Passage provided ::
--- BEGIN ---

Key insight: In ML, a passing unit-test suite proves that the code runs. It does not prove that the model is good, fair, stable, or better than the current production version.

Traditional CI/CD vs. ML CI/CD

Dimension	Traditional CI/CD	ML CI/CD
Primary artifact	Code	Code + data + trained model
Testing scope	Unit and integration tests	Code tests + data validation + model quality checks
Build trigger	Code push	Code push, new data, schedule, or drift alert
Release gate	Tests pass	Tests pass and model metrics meet thresholds
Silent failure mode	Logic bug or runtime error	Model keeps returning responses while predictions decay
Rollback unit	Previous code build	Previous code build + previous model version
Extra pillar	None	Continuous training

Google Cloud describes three pillars for production ML automation:

Continuous Integration: Test and validate code, components, data, data schemas, and models.
Continuous Delivery: Deploy not only a software package, but often an ML training pipeline that can deploy a prediction service.
Continuous Training: Automatically retrain and serve models when code, data, schedules, or monitoring signals require it.

That third pillar—CT, or continuous training—is what makes a machine learning CI/CD pipeline fundamentally different.

Why the risk is different in ML

In a normal application, a failure often appears as an error, crash, or failed request. In ML, the dangerous failure can be quieter: the prediction service returns 200 OK, but the predictions become worse because the world has shifted away from the training data.

KodeKloud’s 2026 CI/CD guidance cites two useful market signals: Gartner predicts that, through 2026, organizations will abandon 60% of AI projects that are not supported by AI-ready data, and the MLOps market has grown to $4.39 billion in 2026, largely to address production ML gaps.

2. Reference Architecture for a Machine Learning CI/CD Pipeline

A production-ready machine learning CI/CD pipeline should automate the path from change to validated deployment, while preserving traceability across code, data, features, models, metrics, and runtime behavior.

A practical reference architecture has six connected loops:

Source control and versioning
Data and feature validation
Training and evaluation
Packaging and reproducible environments
Model registry and promotion
Deployment and monitoring feedback

Reference pipeline flow

Code / Data / Feature Change
        |
        v
CI Trigger: push, pull_request, schedule, or manual dispatch
        |
        v
Install Dependencies + Pull Versioned Data
        |
        v
Validate Data Schema, Nulls, Ranges, Distributions
        |
        v
Run Unit + Integration Tests
        |
        v
Train Model on Versioned Dataset
        |
        v
Evaluate on Holdout Set
        |
        v
Quality Gate: accuracy, AUC, F1, fairness, or baseline check
        |
        v
Package Model + Container Image
        |
        v
Register Candidate Model
        |
        v
Promote to Staging / Production Alias
        |
        v
Deploy with Canary, Shadow, or Blue-Green
        |
        v
Monitor Drift, Live Performance, Errors
        |
        v
Trigger Retraining if Needed

Google Cloud’s ML lifecycle includes data extraction, data analysis, data preparation, model training, model evaluation, model validation, model serving, and model monitoring. Your pipeline should automate as many of those stages as practical.

--- END ---

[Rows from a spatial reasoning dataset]
--- BEGIN ---

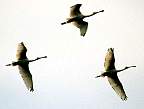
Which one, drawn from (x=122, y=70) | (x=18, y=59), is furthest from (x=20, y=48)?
(x=122, y=70)

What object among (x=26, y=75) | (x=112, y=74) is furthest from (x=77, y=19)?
(x=26, y=75)

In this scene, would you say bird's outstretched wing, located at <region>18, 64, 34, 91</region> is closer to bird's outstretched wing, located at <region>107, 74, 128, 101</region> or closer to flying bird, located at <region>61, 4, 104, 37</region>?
flying bird, located at <region>61, 4, 104, 37</region>

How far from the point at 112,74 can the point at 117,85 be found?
3.25 feet

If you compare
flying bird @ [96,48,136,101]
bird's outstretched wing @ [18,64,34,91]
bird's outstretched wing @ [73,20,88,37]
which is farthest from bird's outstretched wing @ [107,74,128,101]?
bird's outstretched wing @ [18,64,34,91]

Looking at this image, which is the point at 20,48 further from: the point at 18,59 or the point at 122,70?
the point at 122,70

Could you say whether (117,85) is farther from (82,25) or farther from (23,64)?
(23,64)

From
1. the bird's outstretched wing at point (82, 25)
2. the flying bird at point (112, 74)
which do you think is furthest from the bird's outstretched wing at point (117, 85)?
the bird's outstretched wing at point (82, 25)

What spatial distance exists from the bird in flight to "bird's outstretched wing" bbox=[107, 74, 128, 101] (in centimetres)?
526

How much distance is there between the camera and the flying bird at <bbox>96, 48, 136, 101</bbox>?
321 ft

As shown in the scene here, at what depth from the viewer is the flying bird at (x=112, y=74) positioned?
9781cm

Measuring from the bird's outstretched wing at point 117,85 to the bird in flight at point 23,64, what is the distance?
5.26 m

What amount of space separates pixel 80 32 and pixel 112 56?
3195mm

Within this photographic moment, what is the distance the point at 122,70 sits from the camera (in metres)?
98.4

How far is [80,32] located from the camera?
316ft
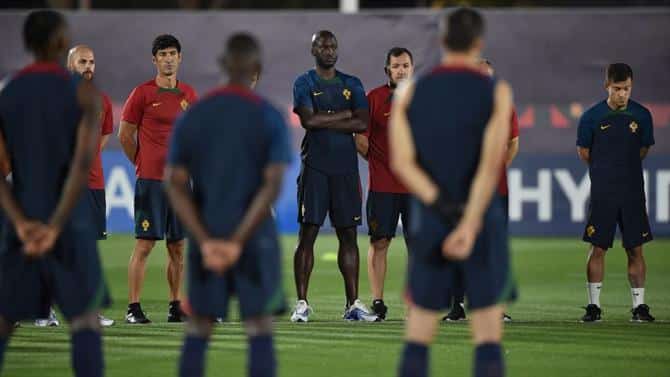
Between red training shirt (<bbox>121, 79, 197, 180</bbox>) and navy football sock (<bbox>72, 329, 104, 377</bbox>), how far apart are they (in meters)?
4.31

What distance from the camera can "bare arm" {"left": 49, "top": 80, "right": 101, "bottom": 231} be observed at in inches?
257

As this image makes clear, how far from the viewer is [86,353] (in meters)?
6.62

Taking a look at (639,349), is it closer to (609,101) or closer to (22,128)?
(609,101)

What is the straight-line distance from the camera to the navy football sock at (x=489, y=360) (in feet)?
20.9

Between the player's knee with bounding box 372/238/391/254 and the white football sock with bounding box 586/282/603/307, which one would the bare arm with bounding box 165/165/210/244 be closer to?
the player's knee with bounding box 372/238/391/254

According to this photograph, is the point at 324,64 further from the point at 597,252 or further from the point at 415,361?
the point at 415,361

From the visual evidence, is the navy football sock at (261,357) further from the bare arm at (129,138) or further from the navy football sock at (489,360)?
the bare arm at (129,138)

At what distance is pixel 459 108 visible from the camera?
20.7 feet

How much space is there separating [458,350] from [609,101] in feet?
9.28

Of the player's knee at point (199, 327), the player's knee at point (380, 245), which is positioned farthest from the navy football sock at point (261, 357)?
the player's knee at point (380, 245)

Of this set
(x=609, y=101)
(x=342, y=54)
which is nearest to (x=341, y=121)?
(x=609, y=101)

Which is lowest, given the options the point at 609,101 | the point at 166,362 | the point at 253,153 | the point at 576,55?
the point at 166,362

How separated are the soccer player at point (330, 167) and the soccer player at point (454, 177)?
447 cm

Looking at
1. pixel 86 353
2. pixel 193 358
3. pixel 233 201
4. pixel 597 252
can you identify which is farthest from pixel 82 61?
pixel 193 358
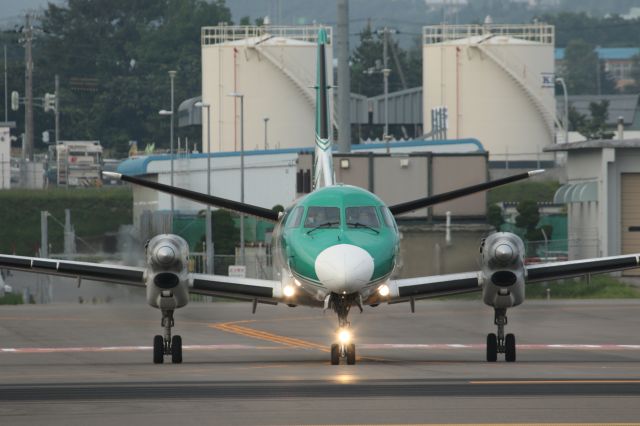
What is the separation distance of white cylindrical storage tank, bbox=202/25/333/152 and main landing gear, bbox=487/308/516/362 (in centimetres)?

--- END ---

What is asked ::
1. Answer these questions using the passage on ML CI/CD pipelines:
(a) According to its comparison table, what is the release gate for ML CI/CD?
(b) What percentage of AI projects does Gartner predict organizations will abandon through 2026 when those projects lack support from AI-ready data?
(c) How many connected loops make up the practical reference architecture?
2. Transcribe everything in the passage on ML CI/CD pipelines from "Why the risk" down to "production ML gaps.".

Responses for each task ::
1.
(a) Tests pass and model metrics meet thresholds.
(b) 60%.
(c) Six.

2.
Why the risk is different in ML

In a normal application, a failure often appears as an error, crash, or failed request. In ML, the dangerous failure can be quieter: the prediction service returns 200 OK, but the predictions become worse because the world has shifted away from the training data.

KodeKloud’s 2026 CI/CD guidance cites two useful market signals: Gartner predicts that, through 2026, organizations will abandon 60% of AI projects that are not supported by AI-ready data, and the MLOps market has grown to $4.39 billion in 2026, largely to address production ML gaps.